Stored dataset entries

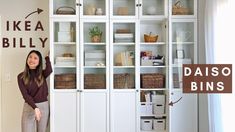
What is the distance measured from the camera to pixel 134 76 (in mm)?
4539

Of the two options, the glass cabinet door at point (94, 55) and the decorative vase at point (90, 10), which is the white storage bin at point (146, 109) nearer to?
the glass cabinet door at point (94, 55)

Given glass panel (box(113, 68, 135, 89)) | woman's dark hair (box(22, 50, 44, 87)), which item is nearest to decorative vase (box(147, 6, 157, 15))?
glass panel (box(113, 68, 135, 89))

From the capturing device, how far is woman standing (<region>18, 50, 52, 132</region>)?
4.25 metres

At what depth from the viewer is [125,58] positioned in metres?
4.56

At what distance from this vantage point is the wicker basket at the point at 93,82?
14.6ft

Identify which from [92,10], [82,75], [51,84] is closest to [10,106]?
[51,84]

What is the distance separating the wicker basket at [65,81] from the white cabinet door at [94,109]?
219 mm

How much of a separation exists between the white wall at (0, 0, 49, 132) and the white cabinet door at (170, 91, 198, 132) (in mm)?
1936

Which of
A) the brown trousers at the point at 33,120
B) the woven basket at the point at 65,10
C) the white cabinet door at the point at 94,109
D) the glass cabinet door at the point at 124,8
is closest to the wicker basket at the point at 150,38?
the glass cabinet door at the point at 124,8

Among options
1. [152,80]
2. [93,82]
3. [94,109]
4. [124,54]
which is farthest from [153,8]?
[94,109]

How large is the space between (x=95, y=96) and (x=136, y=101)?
0.54m

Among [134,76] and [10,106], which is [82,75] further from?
[10,106]

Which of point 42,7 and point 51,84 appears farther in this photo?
point 42,7

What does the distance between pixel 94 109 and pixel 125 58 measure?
0.80 meters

[Brief]
Multiply every number in the answers, meaning the coordinates and the distances, by 1.5 and round each to as many decimal places as it originally had, with halves rounding up. Rewrite every line from the one containing "Among options" through the end of the entries, both ends included, with the requests kept and left unchanged.

[Right answer]
Among options
1. [152,80]
2. [93,82]
3. [94,109]
4. [124,54]
which is farthest from [153,8]?
[141,164]

How large is the space between (x=95, y=96) and (x=136, y=101)?
0.81m

Among [134,76] and [10,106], which is [82,75] further from?
[15,159]

Which of point 42,7 and point 51,84 appears farther in this photo?
point 63,11

What does the distance between pixel 94 109 and pixel 125 58 measure?
1.20 meters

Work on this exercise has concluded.